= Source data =
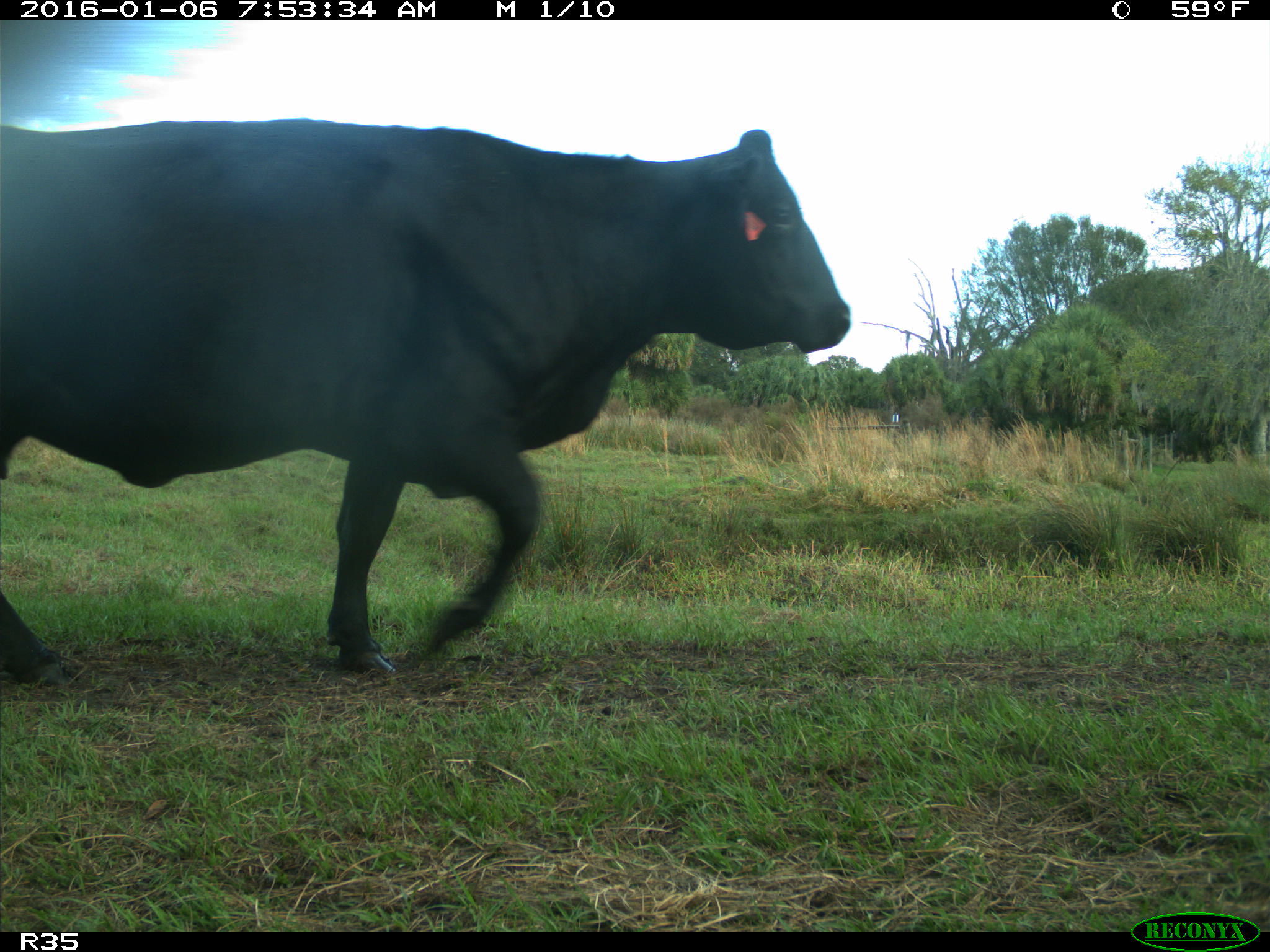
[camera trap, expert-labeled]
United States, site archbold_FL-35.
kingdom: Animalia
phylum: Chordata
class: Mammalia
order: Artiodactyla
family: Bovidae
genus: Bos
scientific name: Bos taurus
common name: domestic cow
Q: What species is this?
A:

= Exercise goal =
A faithful copy of every record is needed here. Leave the images out of it.

= Problem solution =
[camera trap, expert-labeled]
United States, site archbold_FL-35.
kingdom: Animalia
phylum: Chordata
class: Mammalia
order: Artiodactyla
family: Bovidae
genus: Bos
scientific name: Bos taurus
common name: domestic cow
Q: What species is this?
A:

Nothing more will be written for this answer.